Passage given:
○ ○ ○
P(w) is the get_probs output which results in a dictionary where keys are the words and the values are the probability that a word will occur in general.

P(c|w) is calculated using minimum_edit_distance using the output of word and probability found from the get_correction and assigned source and targets where insert/delete is equal to 1 and substitution is equal to 0 or 2(NOTE this is not similar to the string manipulation calculation).

A cost matrix is created between the source and target using del_cost, ins_cost and substitution_cost(replacement_cost), matching the source to target

Then minimum edit distance cost is found between row and column, giving you the P(w|c)

Regards

DP

Hi @Deepti_Prasad , thanks for your reply! I try to understand your explanation, but it’s difficult for me. Can we just put it straightforward as: The rule to pick up the best word suggestion is to find which has the least edit times and highest probability in ‘probs’? As my implementation told me just this. But the Bayes’ rule above will generates a low P(c|w) when the P(w) from ‘probs’ is high, this doesn’t align with the code implementation in Exercise 10.

Hi @Kathy83 Sorry did understand your this response,

are you correlating the Bayes’ rule in relation to P(c|w) to P(w) alone?

The idea of implementing probability in terms of get_probs and get corrections is not individually. Can you explain me your understanding of implementation, so I can understand how you are correlating Bayes’ rule with the assignment functions, to explain you more better. Thank you for your patience.
○ ○ ○
Stated problem 1: Reproduce the stretch of the thread on spelling correction from "P(w) is the" through "you the P(w|c)".
Stated problem 2:
Using the thread on spelling correction, answer:
(a) What value is insert/delete set equal to?
(b) Which three costs are used to create the cost matrix?
(c) In which exercise does Kathy83 say the code implementation does not align with Bayes' rule?

Dataset section:
○ ○ ○
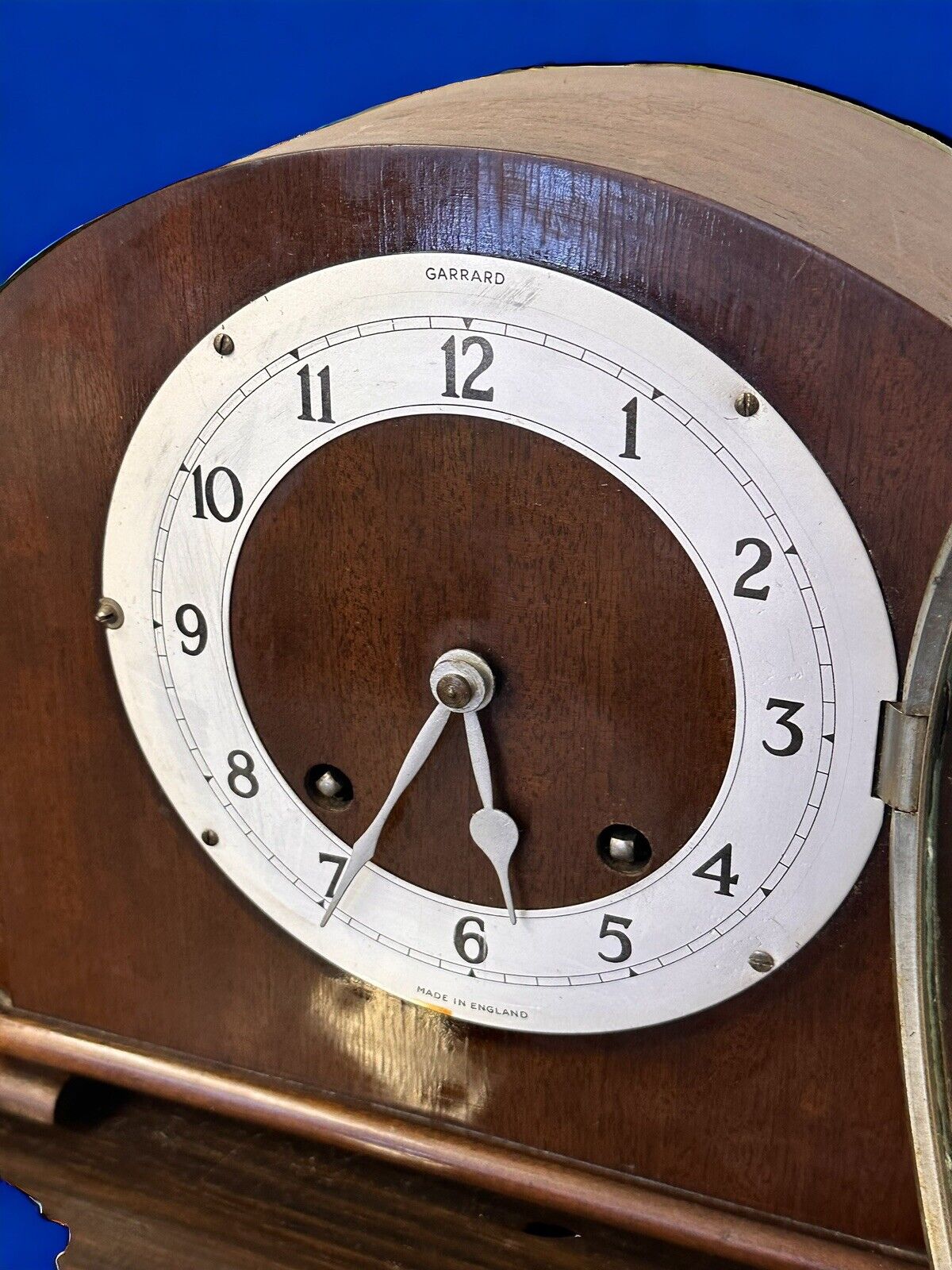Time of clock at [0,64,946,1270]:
○ ○ ○
Solution 1:
P(w) is the get_probs output which results in a dictionary where keys are the words and the values are the probability that a word will occur in general.

P(c|w) is calculated using minimum_edit_distance using the output of word and probability found from the get_correction and assigned source and targets where insert/delete is equal to 1 and substitution is equal to 0 or 2(NOTE this is not similar to the string manipulation calculation).

A cost matrix is created between the source and target using del_cost, ins_cost and substitution_cost(replacement_cost), matching the source to target

Then minimum edit distance cost is found between row and column, giving you the P(w|c)

Solution 2:
(a) 1
(b) del_cost, ins_cost and substitution_cost (replacement_cost)
(c) Exercise 10